Disputes and the Financial Ombudsman Service
Where claims are contested or a complaint is made, the vast majority of disputes will fall within the jurisdiction of the FOS, which can order compensation of up to £350,000 in matters involving individual consumers or businesses with an annual turnover of less than £6.5 million and under 50 employees.
The FOS is working closely with the FCA and is taking Covid-specific considerations into account when determining disputes. Guidance has been issued to businesses to address complaints about financial difficulties and coverage disputes.
FOS guidance is to be found at www.financial-ombudsman.org.uk/coronavirus.
Central to the FOS’s approach to complaints about financial difficulty are the principles set out in the FCA’s Consumer Credit Sourcebook and the “fair and reasonable” test used to evaluate the approach of the insurer.
In line with the FCA guidance considered above, financial businesses are expected by the FCA to proactively look for signs of financial difficulty. It has been said that the FOS will expect firms to have considered forebearance measures.

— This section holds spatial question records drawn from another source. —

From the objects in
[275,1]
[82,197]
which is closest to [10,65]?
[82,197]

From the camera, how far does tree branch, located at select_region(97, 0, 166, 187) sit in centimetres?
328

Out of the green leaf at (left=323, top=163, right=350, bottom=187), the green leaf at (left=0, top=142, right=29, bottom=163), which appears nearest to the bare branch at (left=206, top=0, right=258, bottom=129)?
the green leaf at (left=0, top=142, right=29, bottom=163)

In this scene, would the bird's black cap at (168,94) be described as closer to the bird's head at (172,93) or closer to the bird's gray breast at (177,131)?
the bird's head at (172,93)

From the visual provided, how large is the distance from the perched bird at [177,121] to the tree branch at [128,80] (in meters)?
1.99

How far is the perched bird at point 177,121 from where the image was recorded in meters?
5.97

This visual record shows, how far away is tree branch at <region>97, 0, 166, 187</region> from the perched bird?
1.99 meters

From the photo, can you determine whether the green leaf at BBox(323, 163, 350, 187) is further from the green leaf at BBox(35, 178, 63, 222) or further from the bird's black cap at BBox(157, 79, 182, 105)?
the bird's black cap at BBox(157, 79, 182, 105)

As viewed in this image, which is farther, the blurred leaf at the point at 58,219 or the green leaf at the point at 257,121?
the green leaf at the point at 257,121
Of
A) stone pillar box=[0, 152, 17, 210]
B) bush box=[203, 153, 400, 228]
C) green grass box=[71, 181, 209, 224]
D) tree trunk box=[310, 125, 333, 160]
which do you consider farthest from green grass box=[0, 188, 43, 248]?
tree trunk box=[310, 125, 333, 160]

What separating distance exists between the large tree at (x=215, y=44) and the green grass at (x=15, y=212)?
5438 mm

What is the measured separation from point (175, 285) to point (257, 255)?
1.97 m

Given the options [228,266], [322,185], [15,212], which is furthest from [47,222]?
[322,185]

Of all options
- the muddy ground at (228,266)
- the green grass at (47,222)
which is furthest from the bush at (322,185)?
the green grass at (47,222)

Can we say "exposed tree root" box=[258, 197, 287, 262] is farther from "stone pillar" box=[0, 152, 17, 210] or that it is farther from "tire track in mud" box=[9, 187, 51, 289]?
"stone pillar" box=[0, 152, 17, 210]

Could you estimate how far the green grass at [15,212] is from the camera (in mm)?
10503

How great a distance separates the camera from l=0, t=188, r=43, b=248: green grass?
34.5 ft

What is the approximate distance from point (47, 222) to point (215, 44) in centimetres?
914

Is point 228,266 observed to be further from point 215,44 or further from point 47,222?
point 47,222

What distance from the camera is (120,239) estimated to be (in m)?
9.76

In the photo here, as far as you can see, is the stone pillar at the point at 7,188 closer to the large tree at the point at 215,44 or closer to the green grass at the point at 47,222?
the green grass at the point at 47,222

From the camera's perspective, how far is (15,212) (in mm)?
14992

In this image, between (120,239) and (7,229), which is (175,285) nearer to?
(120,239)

In addition to payment deferrals, these might include freezing interest and charges, reasonable arrears rescheduling and debt write-off where appropriate.
Specific Insurance Policies
The following Covid-19 related considerations are outlined by the FOS in relation to particular types of insurance cover:
The FOS have said that although demand for the ombudsman service is likely to be high, their technical desk is open for firms should they wish to talk informally about a complaint that has been received or enquire about how the FOS handles disputes in their circumstances.
Though there are likely to be a large number of complaints made to FOS in due course, Covid-19 has had the effect of reducing complaints this year by, apparently, about 23%.
Despite FOS guidance so far having been limited to travel and weddings insurance, it is likely that much of consumer insurance will be affected by Covid-19 in some form or another, and subject to dispute and FOS resolution. In particular, health insurance and loss of earnings insurance are likely to give rise to coverage and other issues, in particular on quantum and duration of coverage if illness proves protracted.
We will keep you up-dated on these and other issues on consumer insurance as consumer complaints with a Covid-19 point come to be adjudicated on. It will certainly be interesting to see how the “fair and reasonable” test for adjudicating on FOS disputes comes to be exercised in the light of Covid-19.